▸ PROVIDED PASSAGE
Politics & Government

Local Grocers Face Toughest Competition from Target, CIR Says

A community impact report that analyzes the effects of a proposed Target store in San Rafael was released today.

Grocery and drug stores would experience the most competition should a new Target be built at Shoreline Center in East San Rafael, according to the community impact report released today.

The community impact report, requested by the San Rafael City Council in December 2010, stated that the proposed 137,000-square-foot complex would result in 200 new jobs (164 of them retail jobs), a net increase of 3.6 percent total retail sales in San Rafael and a total $646,000 in revenues for the city.

The study, conducted by research and consulting firm AECOM in San Francisco, used Davis, Livermore, Napa, Novato, San Mateo and Walnut Creek as case studies for the possible effects of introducing a Target.

Target’s main competition would be local grocers and drug store owners, as opposed to home furnishing, electronic or home improvement stores, the report said.

AECOM estimates that Target’s competition with independent groceries would cause a 2.9 percent decrease in local sales by 2015. Facing the decrease, local storeowners could layoff 36 people, according to the report.

“That is way off,” said Bill Daniels, owner of United Markets in San Rafael and San Anselmo. “In groceries there’s no margin, so even a 2 percent decrease is tremendous.” But Daniels estimates that the decrease will really be around 8 to 10 percent.

United Markets, which specializes in local and organic products, employs 150 people, most of them full-time.

Despite the hit local grocers would take, AECOM said that overall local retail sales would increase by $44.5 million if a Target is approved. Currently, general merchandise stores are in short supply and many customers travel outside of southern Marin County to shop. A Target would fill this hole, according to AECOM.

At $646,000 in revenue, Target would also be in the city’s top five producers of sales tax, according to Economic Development Director Stephanie Lovette. Approximately 29 percent of the city’s budget relies on sales tax, and 24 percent on property tax.

▸ DIRECTIONS
[A] Answer these questions from the article on the proposed Target store in San Rafael:
(i) Which firm conducted the study?
(ii) How many people does United Markets employ?
(iii) What percentage of the city's budget relies on sales tax?
[B] Write the next few paragraphs of the article on the proposed Target store in San Rafael, picking up after its final sentence.

▸ PROVIDED DATA
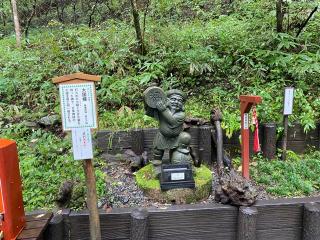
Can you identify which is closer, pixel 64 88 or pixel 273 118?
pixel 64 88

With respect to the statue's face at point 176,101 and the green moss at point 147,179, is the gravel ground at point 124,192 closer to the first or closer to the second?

* * *

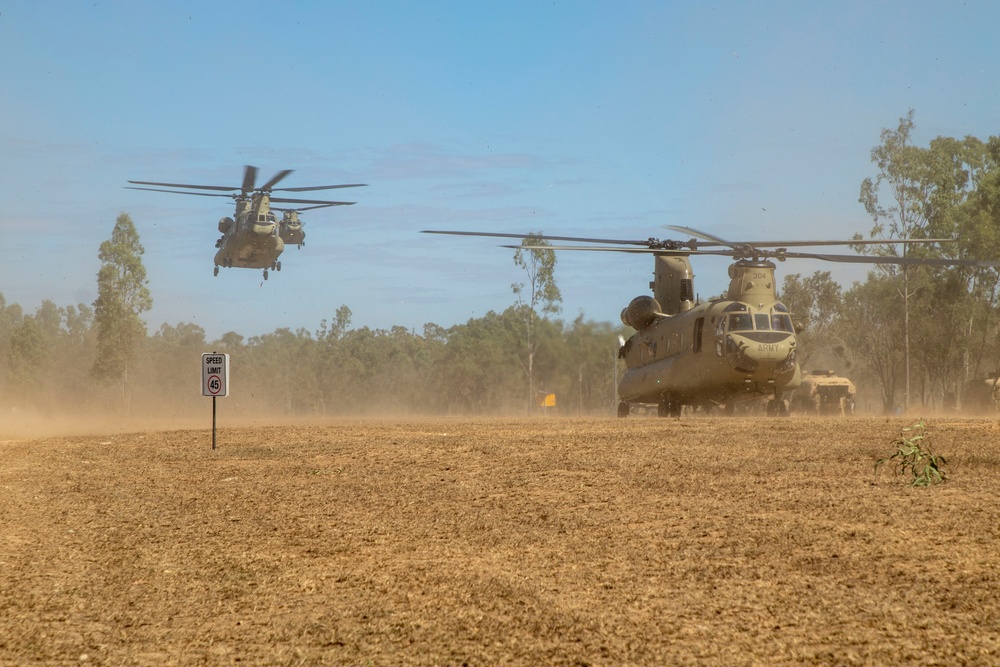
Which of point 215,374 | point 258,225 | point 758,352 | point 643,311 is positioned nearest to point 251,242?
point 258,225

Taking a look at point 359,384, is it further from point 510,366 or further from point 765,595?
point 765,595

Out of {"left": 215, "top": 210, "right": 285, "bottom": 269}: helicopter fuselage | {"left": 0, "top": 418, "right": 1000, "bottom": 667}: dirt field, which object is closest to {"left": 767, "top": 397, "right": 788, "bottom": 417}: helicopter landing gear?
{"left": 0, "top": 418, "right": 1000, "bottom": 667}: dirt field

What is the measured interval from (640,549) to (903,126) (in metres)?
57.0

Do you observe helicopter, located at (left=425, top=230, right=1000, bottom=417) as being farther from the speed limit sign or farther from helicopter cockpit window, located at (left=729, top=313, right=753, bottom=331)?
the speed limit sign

...

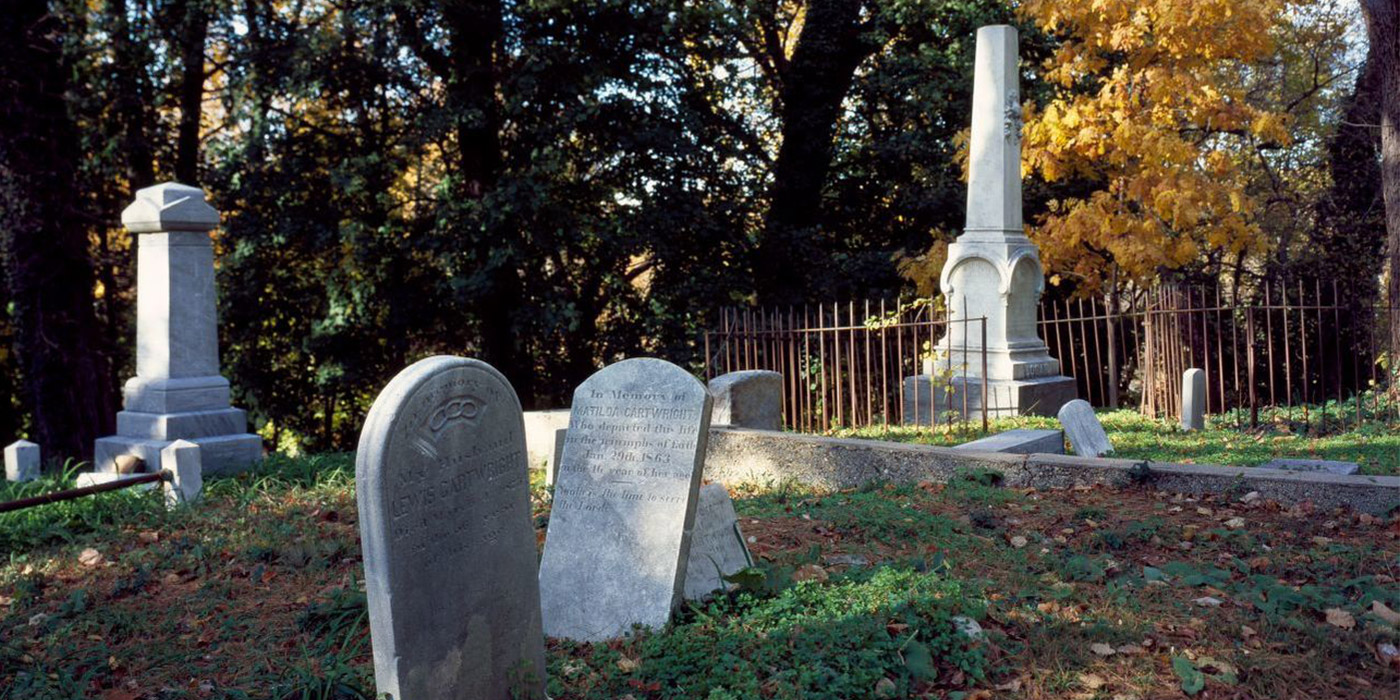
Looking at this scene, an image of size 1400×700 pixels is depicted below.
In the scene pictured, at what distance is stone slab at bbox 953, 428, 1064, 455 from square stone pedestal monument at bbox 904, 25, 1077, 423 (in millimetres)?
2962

▸ ACTIVITY ANSWERS
[A]
(i) AECOM, a research and consulting firm in San Francisco
(ii) 150 people, most of them full-time
(iii) Approximately 29 percent

[B]
Despite the impact on local businesses, many San Rafael, Fairfax and San Anselmo residents oppose a Target because of low pay compared to other local stores. Many believe that the corporate chain would not offer livable wages for locals and would instead attract employees from outside San Rafael.

“[Target] has to be competitive with other retail businesses,” Lovette said. “As far as commuting, that’s happening all over Marin.”

The report says that in 2009, 13 percent of local jobs were held by local residents, and 62 percent of San Rafael neighbors travel more than 10 miles to get to work.

Target employees without a benefits package would receive an annual salary of $18,000, eight percent less than similar businesses in San Rafael. Of the total employees hired by Target, 55 would be ineligible for benefits.

“What does that do to the community?” San Rafael resident Louise Yost at a rally on Monday. “When an employee [without benefits] is sick, they go to the county sponsored health clinic…so that county ends up paying the tab for health care. Now that’s not right.”

The City Council will review the community impact report and make a decision on April 21. Until then, Daniels hopes that council members will do a lot of “soul searching.”

“We’re not going to take this laying down,” he said.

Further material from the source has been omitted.